Communication Channels

Beyond these formal links between the SEC, FASB, and the PCAOB, the three organizations have established various other ways of sharing perspectives and input, and where deemed appropriate, coordinating their activities. These include periodic tri-party meetings between officials at  FASB, PCAOB, and the SEC to discuss their respective activities and emerging issues. There are also frequent interactions between board and staff members of the organizations on standard-setting projects and current issues in the financial reporting system. Additionally, the SEC staff and PCAOB are represented as official observers at meetings of FASB’s Financial Accounting Standards Advisory Council.
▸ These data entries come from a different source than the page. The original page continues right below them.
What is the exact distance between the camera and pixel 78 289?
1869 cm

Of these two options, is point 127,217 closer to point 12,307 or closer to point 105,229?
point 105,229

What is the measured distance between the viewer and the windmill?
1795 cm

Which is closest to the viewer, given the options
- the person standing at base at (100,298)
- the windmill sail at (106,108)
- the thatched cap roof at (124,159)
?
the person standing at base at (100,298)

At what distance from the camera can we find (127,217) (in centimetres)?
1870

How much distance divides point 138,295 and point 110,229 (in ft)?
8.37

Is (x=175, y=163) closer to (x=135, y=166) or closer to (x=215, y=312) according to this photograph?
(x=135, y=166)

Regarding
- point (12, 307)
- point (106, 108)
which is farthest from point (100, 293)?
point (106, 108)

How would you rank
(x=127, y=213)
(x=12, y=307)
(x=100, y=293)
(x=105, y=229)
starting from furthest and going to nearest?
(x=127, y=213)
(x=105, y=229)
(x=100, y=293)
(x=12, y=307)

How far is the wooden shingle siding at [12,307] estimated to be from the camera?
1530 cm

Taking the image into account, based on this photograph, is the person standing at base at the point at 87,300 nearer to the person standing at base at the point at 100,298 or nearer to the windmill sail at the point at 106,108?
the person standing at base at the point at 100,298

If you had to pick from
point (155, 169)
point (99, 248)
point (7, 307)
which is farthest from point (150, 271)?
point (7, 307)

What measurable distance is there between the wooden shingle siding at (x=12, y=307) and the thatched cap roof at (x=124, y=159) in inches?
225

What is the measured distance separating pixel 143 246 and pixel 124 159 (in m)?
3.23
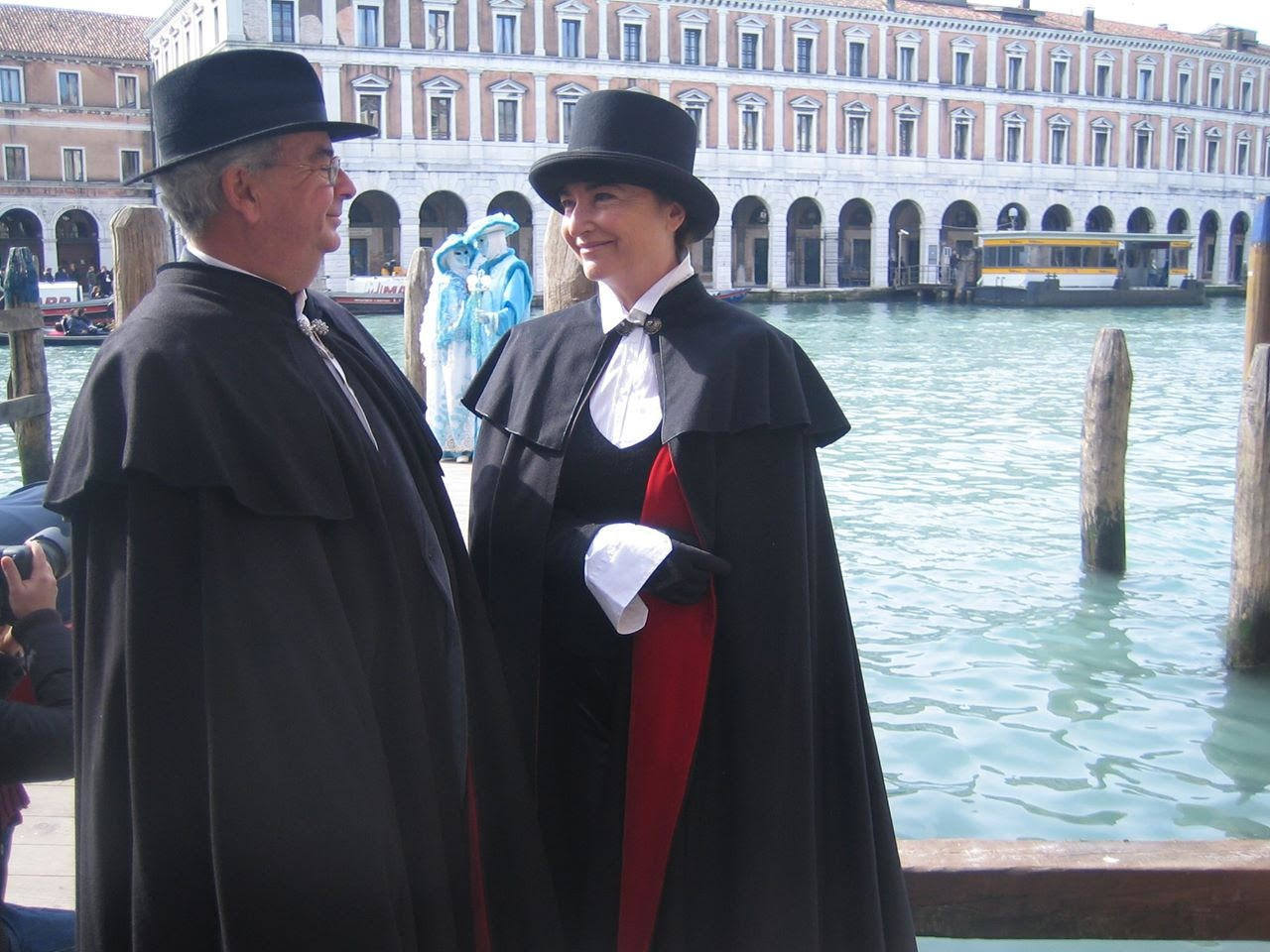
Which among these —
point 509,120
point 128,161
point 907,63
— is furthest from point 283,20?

Similarly, the SEC staff and FASB are official observers at meetings of the PCAOB’s SAG.

 While all these formal and informal links between the SEC, FASB, and the PCAOB help promote coordination between the three organizations, and FASB and PCAOB receive lots of input from their respective advisory groups, public roundtables, and comment letters, some believe that the U.S. reporting system would also benefit from a broader process or mechanism that would periodically bring together key constituents.  These would include gathering  together senior representatives from the SEC, FASB, and the PCAOB, as well as investors, preparers, auditors, and other parties, to discuss significant issues and challenges affecting the reporting system as a whole and the longer-term direction of the system.

On the Way to the Forum

This type of mechanism is present in certain other countries, including, for example, the United Kingdom, which has the Financial Reporting Council. In the United States, this type of process was envisioned in the August 2008 report of the SEC Advisory Committee on Improvements to Financial Reporting (CIFiR), which recommended the establishment of a Financial Reporting Forum, or FRF, which would bring together representatives of key stakeholder groups, the SEC, FASB, and the PCAOB, “to discuss pressures in the financial reporting system overall, both immediate and long term, and how individual constituents are meeting these challenges.”
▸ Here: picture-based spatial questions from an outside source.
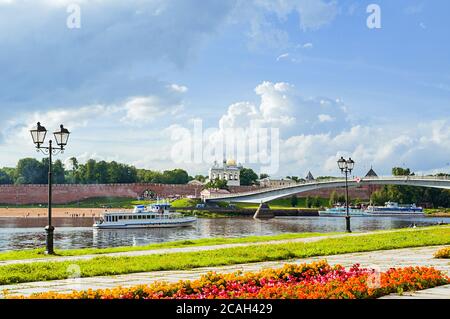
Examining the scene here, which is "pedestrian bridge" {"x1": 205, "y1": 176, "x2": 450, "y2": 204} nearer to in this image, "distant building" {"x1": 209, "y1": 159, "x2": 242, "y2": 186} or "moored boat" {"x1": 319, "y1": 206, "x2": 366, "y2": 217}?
"moored boat" {"x1": 319, "y1": 206, "x2": 366, "y2": 217}

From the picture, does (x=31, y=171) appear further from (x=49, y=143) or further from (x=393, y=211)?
(x=49, y=143)

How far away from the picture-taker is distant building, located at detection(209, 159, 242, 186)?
136000 millimetres

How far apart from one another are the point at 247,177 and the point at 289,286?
134 metres

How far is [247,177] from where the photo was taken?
14150cm

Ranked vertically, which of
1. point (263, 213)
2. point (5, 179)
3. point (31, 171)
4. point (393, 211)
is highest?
point (31, 171)

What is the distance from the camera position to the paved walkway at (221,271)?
8.81m

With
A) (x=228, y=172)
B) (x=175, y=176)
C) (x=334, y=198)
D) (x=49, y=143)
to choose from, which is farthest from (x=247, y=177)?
(x=49, y=143)

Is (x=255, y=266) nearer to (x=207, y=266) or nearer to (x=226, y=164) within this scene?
(x=207, y=266)

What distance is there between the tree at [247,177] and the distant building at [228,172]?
4.21ft

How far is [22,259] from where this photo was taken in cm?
1437

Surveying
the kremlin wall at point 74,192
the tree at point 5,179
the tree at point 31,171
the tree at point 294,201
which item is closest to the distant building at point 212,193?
the kremlin wall at point 74,192

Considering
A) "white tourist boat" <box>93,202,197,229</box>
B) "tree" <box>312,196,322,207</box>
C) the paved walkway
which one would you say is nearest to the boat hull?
"tree" <box>312,196,322,207</box>
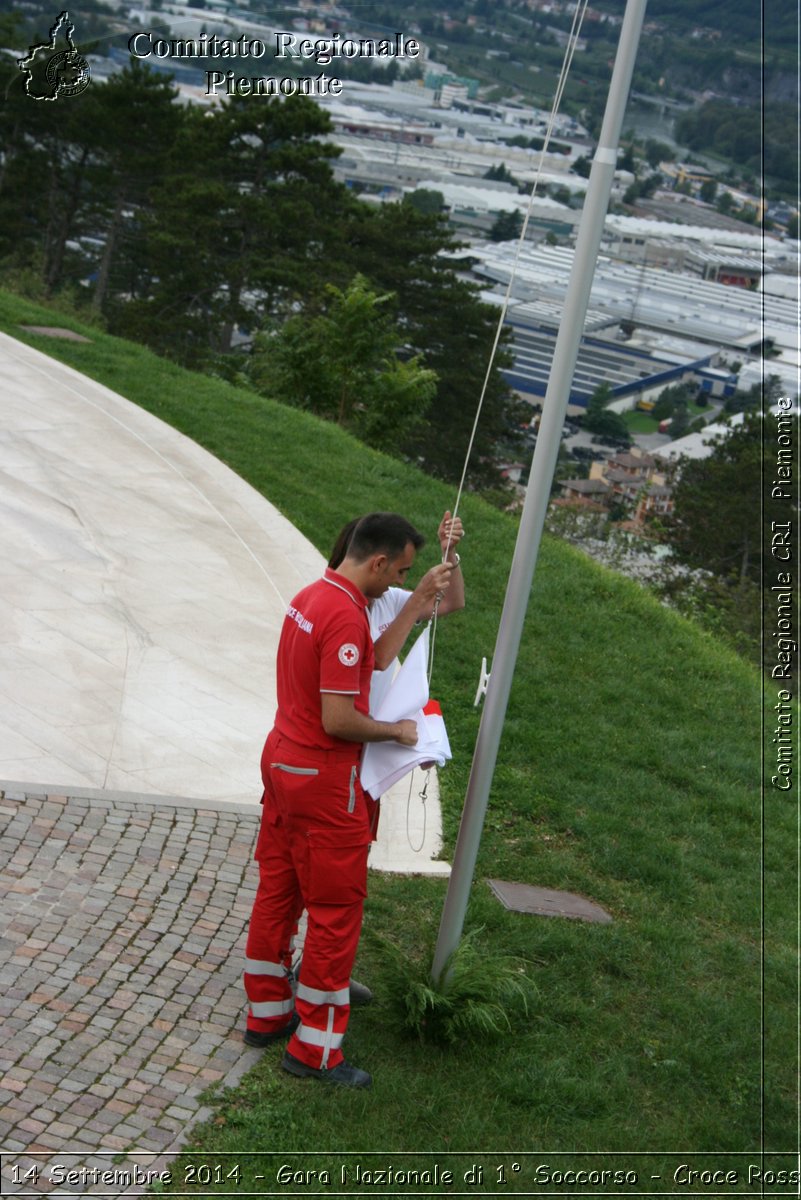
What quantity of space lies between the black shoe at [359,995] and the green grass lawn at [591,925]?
0.16ft

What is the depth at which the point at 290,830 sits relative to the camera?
415 centimetres

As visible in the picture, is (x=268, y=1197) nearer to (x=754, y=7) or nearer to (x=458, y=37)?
(x=754, y=7)

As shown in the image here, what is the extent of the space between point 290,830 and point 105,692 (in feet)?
10.4

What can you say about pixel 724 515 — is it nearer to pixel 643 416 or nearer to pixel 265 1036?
pixel 643 416

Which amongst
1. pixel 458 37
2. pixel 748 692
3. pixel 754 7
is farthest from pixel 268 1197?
pixel 458 37

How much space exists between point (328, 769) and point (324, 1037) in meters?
0.89

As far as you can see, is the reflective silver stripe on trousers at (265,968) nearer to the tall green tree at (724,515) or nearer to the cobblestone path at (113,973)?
the cobblestone path at (113,973)

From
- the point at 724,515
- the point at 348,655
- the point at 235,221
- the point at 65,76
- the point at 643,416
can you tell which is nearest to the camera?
the point at 348,655

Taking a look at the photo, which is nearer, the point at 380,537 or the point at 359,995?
the point at 380,537

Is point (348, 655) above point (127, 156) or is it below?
below

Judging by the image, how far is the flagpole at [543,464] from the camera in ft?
13.1

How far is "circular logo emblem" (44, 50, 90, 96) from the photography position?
92.1 feet

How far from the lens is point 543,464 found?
14.0 ft

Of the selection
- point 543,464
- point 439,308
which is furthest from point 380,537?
point 439,308
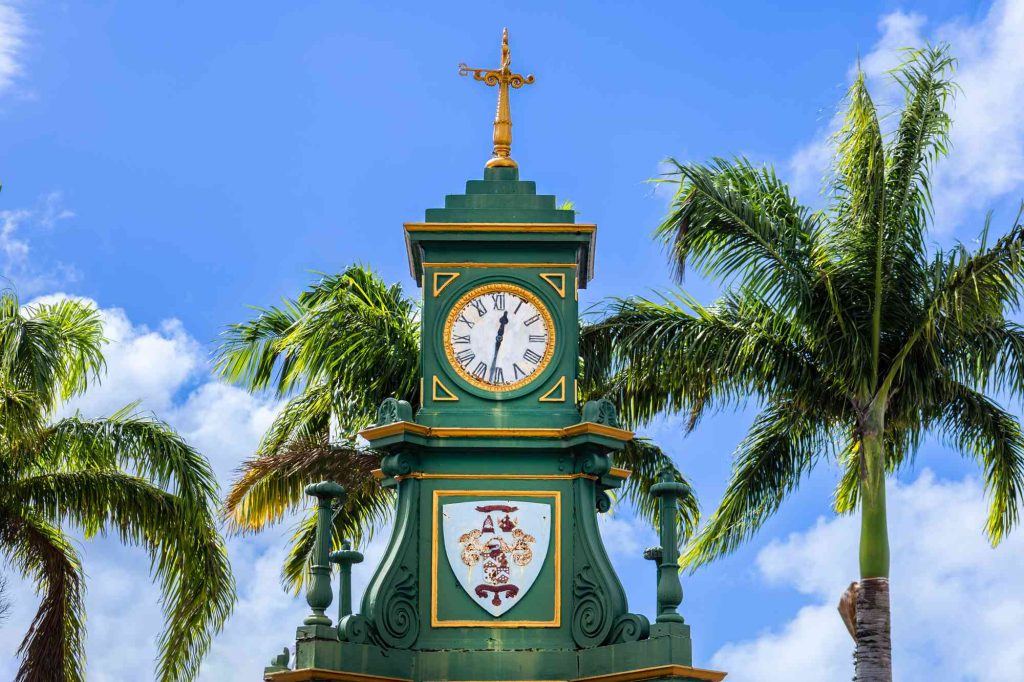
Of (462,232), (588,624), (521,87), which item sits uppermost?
(521,87)

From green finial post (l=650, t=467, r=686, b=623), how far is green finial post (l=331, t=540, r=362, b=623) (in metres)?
3.08

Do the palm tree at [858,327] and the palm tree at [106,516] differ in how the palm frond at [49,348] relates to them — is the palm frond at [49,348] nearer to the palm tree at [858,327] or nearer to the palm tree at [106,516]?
the palm tree at [106,516]

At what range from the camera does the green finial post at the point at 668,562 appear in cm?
2070

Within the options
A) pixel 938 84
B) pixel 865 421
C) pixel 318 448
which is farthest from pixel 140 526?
pixel 938 84

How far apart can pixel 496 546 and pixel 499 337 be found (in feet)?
7.27

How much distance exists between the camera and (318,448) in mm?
28594

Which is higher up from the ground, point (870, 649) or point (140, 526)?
point (140, 526)

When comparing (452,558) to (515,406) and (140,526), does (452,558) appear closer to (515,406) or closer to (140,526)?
(515,406)

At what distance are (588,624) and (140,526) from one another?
7515 millimetres

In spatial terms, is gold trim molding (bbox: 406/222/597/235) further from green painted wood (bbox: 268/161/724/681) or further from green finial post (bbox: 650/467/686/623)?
green finial post (bbox: 650/467/686/623)

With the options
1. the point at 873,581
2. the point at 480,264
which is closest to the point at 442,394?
the point at 480,264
 As a participant in CIFiR, I viewed the creation of an FRF-like process as an important recommendation, because I believed it could help surface issues in the reporting system more promptly, facilitate addressing them in a logical, coordinated, and effective manner, and generally provide an ongoing forum for continuing to seek ways to improve financial reporting and reduce complexity. So I very much welcomed the announcement in 2011 by then SEC Chief Accountant James Kroeker of the establishment of periodic public roundtables called the “Financial Reporting Series.”
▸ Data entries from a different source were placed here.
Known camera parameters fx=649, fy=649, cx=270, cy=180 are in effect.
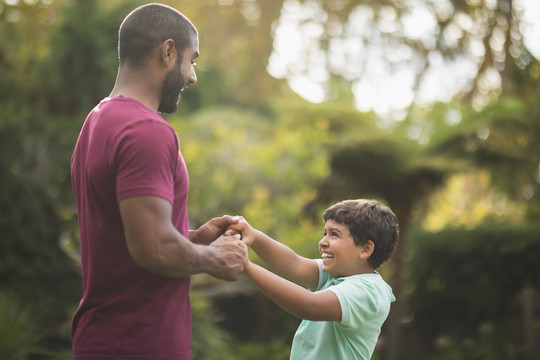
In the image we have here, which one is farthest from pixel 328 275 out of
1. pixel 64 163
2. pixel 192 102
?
pixel 192 102

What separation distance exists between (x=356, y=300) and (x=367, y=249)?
0.27 meters

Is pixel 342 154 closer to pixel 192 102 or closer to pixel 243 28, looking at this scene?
pixel 192 102

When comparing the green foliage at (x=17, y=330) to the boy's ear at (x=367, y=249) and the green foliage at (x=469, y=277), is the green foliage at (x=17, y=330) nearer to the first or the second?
the boy's ear at (x=367, y=249)

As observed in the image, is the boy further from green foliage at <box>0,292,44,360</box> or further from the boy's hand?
green foliage at <box>0,292,44,360</box>

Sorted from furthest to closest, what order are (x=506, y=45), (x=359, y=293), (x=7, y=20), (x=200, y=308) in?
(x=506, y=45) → (x=7, y=20) → (x=200, y=308) → (x=359, y=293)

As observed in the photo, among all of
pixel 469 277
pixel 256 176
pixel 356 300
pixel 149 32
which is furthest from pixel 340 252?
pixel 469 277

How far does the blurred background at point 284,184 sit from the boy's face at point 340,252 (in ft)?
17.0

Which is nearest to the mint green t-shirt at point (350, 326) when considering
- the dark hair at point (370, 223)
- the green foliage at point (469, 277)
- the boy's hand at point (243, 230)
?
the dark hair at point (370, 223)

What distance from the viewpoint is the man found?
189 centimetres

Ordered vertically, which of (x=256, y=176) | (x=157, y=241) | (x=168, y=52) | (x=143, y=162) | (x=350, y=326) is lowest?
(x=256, y=176)

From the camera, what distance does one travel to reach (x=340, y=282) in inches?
99.7

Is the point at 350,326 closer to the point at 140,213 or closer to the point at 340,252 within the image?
the point at 340,252

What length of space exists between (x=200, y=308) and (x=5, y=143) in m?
3.20

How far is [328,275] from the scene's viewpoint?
271cm
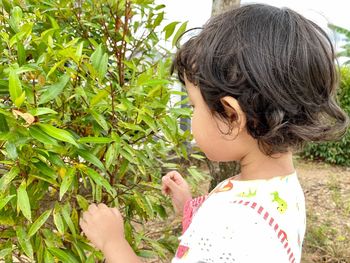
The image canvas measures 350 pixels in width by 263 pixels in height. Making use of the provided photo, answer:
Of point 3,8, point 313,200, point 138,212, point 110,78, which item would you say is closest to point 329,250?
point 313,200

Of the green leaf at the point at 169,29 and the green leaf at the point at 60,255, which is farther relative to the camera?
the green leaf at the point at 169,29

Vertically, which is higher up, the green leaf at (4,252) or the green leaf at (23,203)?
the green leaf at (23,203)

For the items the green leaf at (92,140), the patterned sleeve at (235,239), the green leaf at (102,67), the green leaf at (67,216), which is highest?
the green leaf at (102,67)

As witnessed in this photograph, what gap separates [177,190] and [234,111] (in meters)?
0.49

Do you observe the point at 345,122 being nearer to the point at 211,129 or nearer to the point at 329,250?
the point at 211,129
The goal of the roundtables was to bring together representatives of key stakeholder groups to discuss risks related to financial information provided to investors and to search for areas for improvement. In November 2011, the SEC held the inaugural roundtable in the Financial Reporting Series to examine the extent to which financial information should include measurement uncertainties and the information investors find important in understanding and assessing those uncertainties.

Almost three years later, however, that first Financial Reporting Series remains as the only one convened by the SEC. I am not clear as to why that is the case. It may be due in part to turnover of top members of the SEC’s Office of Chief Accountant, including at the chief accountant and deputy chief accountant levels. It may also be due in part to the many other priorities of the SEC, including developing and issuing scores of regulations required by the Dodd-Frank Act and the 2012 Jumpstart Our Business Startups (JOBS) Act.

In any event, the idea of an FRF or a Financial Reporting Series is, in my view, still a good one. Certainly, there is no shortage of potential topics of system-wide importance that could be addressed in such forums, including, for example, the future of XBRL and interactive data in the U.S. reporting system; the current initiatives by FASB and the SEC around disclosure effectiveness and modernization; and perspectives on the evaluation of going concern by issuers, auditors, and investors, to name just three. So my hope and encouragement to the SEC is to seriously consider resuming the Financial Reporting Series or to commence a similar process.